A study by the writers’ union says that a Canadian author’s average annual income from writing is just $9,380, a drop of 27 per cent from a decade ago when it was $12,879. The low earnings represent what the union calls a “cultural emergency.”
“There has never been a greater interest in content. There are more readers than ever. But nobody’s really making any money off it except the aggregators and the platforms who are keeping all the profit,” argues Degen, who is also a novelist and poet.
The controversial European decision comes at a crucial time: Canada is modernizing its own Copyright Act, and politicians are looking closely at other jurisdictions for a road map. Two parliamentary committees are currently studying the issue.

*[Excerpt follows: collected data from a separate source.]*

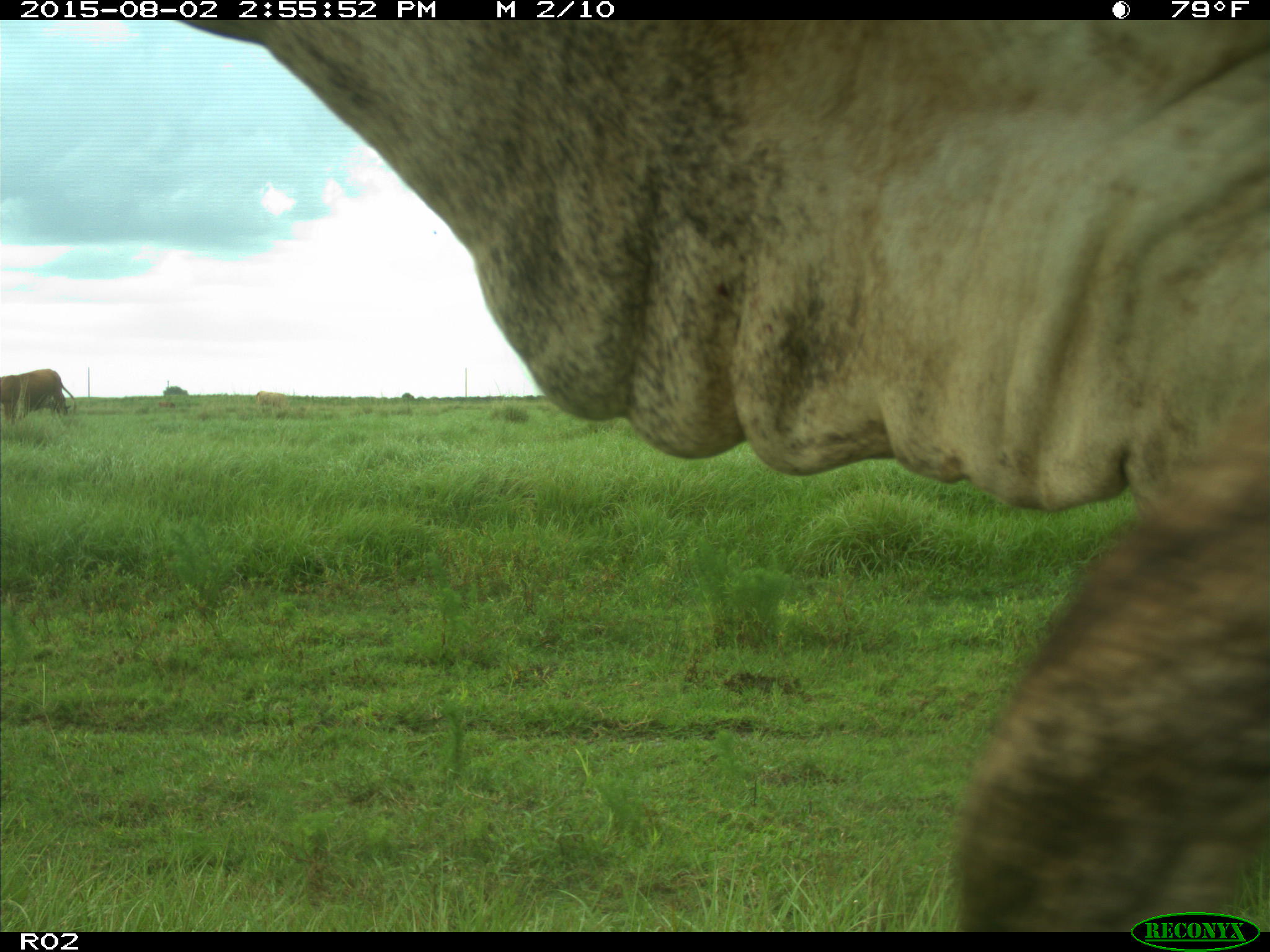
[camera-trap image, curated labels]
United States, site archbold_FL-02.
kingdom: Animalia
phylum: Chordata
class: Mammalia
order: Artiodactyla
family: Bovidae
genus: Bos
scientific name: Bos taurus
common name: domestic cow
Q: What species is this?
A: Bos taurus (domestic cow).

“We have been watching what’s been happening in Europe very closely and we are very optimistic that this is the change we can see happening on a worldwide basis,” says Margaret McGuffin, executive director of the Canadian Music Publishers Association. “At the end of the day it’s about songwriters and creators being able to have a basic existence in the digital age.”
But critics, including some artists, worry the European version will set a stage for mass and arbitrary censorship of the internet, creating filters that will block legitimate users.

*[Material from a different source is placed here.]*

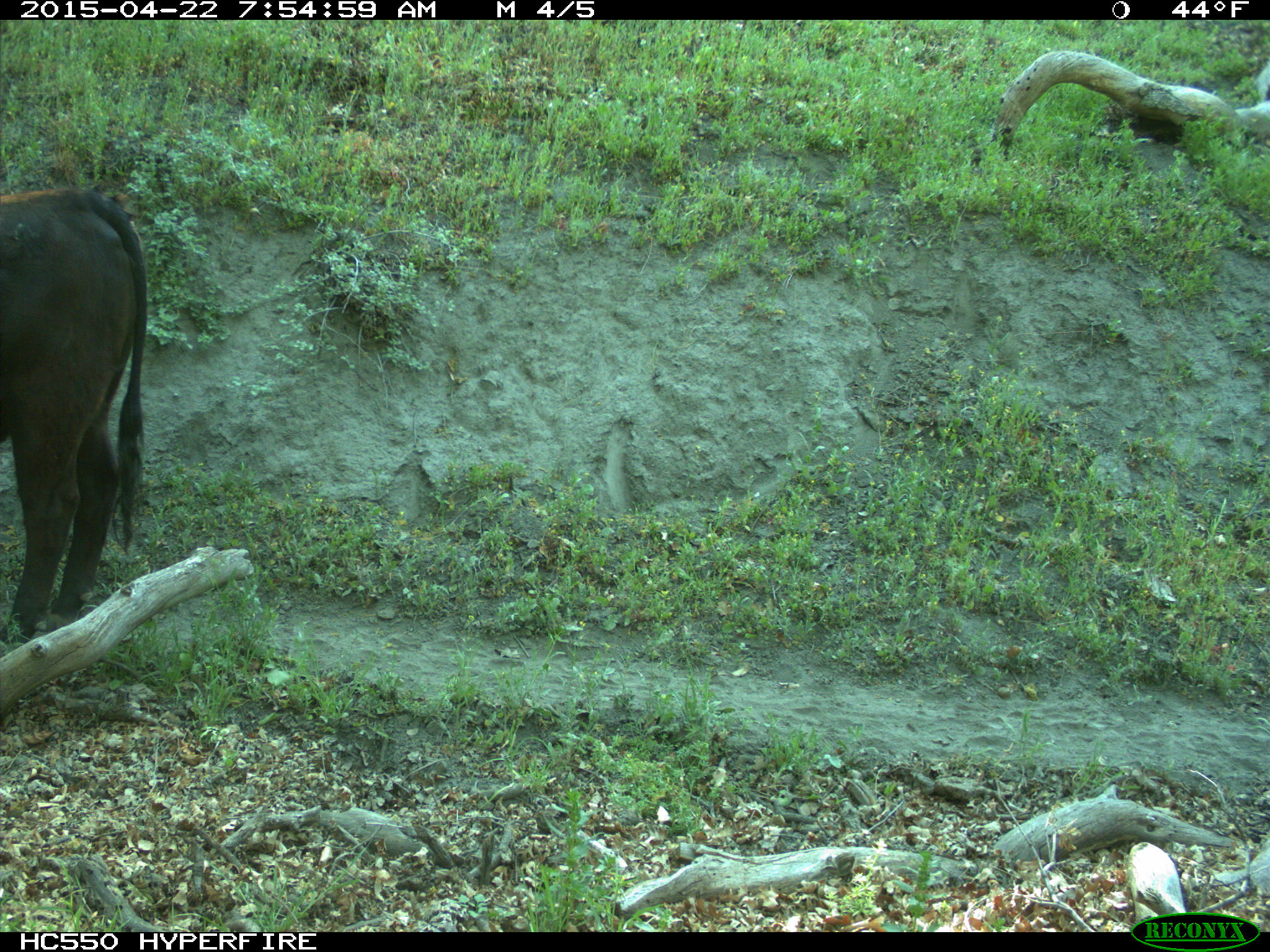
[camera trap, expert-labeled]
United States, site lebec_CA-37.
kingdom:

“Today’s Copyright Directive vote not only makes life harder for creators, handing a larger share of their incomes to Big Content and Big Tech — it makes life harder for all of us,” argues Canadian science fiction writer and popular blogger Cory Doctorow. The decision in Europe sets the stage for “mass, automated surveillance and arbitrary censorship of the internet.”

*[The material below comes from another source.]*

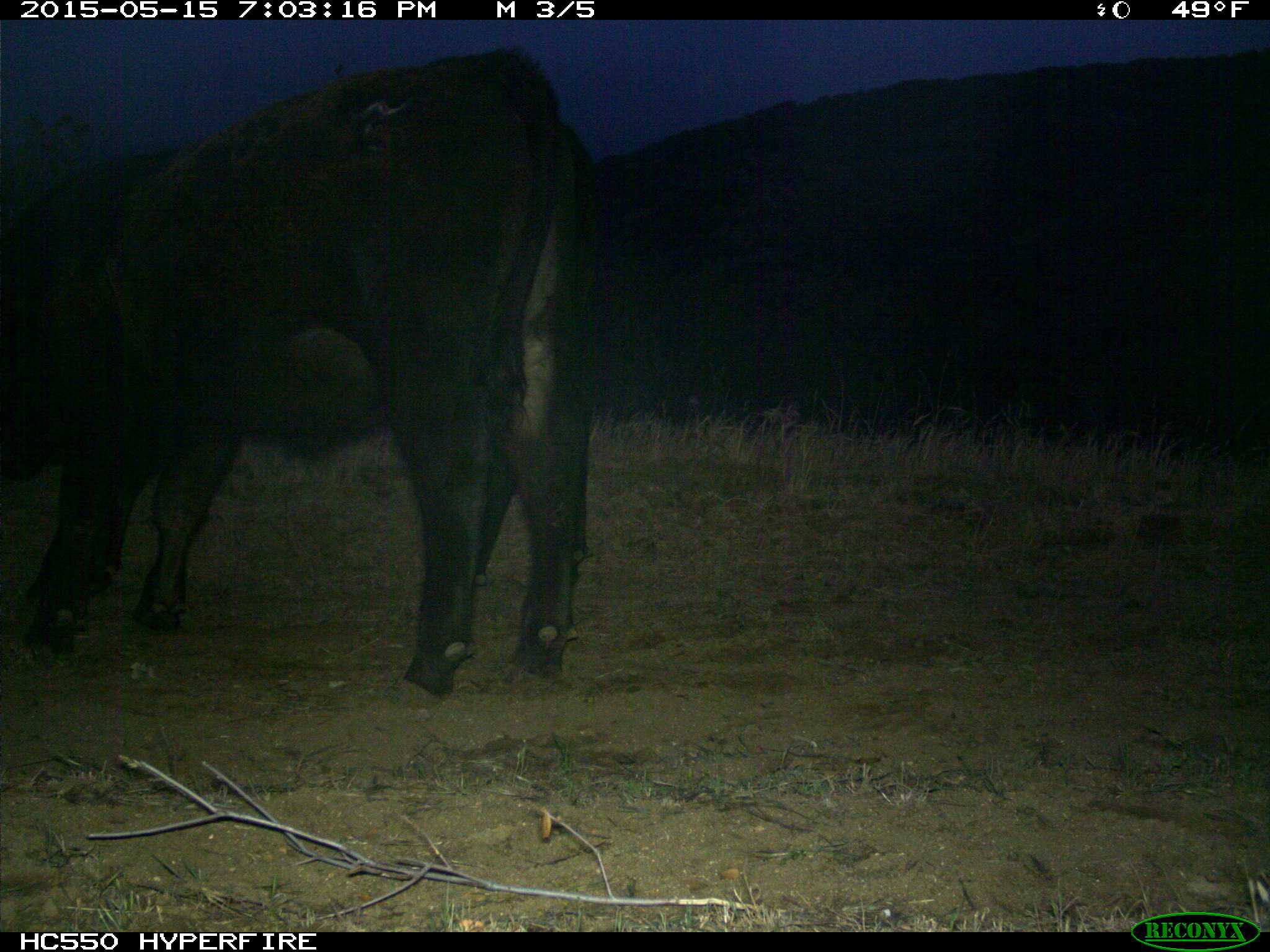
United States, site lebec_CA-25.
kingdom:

But Canadian artist groups say that kind of argument amounts to fear mongering.
“I think a lot of people, including tech companies, are hiding behind these arguments of censorship. But I think the real reality is that they simply don’t want to pay artists what they are worth,” says McGuffin.
“The resistance isn’t wrapped up in fears of censorship. It’s fears of lost profit. It’s just very profitable not to have responsibility over what happens on your platform,” says writers’ union director Degen.
Another controversial part of the European legislation is a so-called “link tax” that would charge sites such as Twitter a fee for using parts of articles and linking to news sites.
“Professional news coverage has value. People are paying for the New York Times and the Toronto Star. The paywall has proven that,” says Degen.
“The idea is that (tech companies) are making a lot of money from taking snippets of news. And if that’s the case some of that should go back to the creator.”
Quan, meanwhile, believes that the European example is “100 per cent on the right track.”
“I think changing the culture and understanding of the creative process is important and you’re seeing that happen in Europe,” says Quan.
“But I really think it’s only a matter of time before the rest of the world catches up to what is basically an appeal to a sense of fairness.”
A Canadian writer’s average annual income is just $9,380, a drop of 27 per cent from a decade ago. Some want all media companies to pay when music, literature, news writing and other media content is taken and used.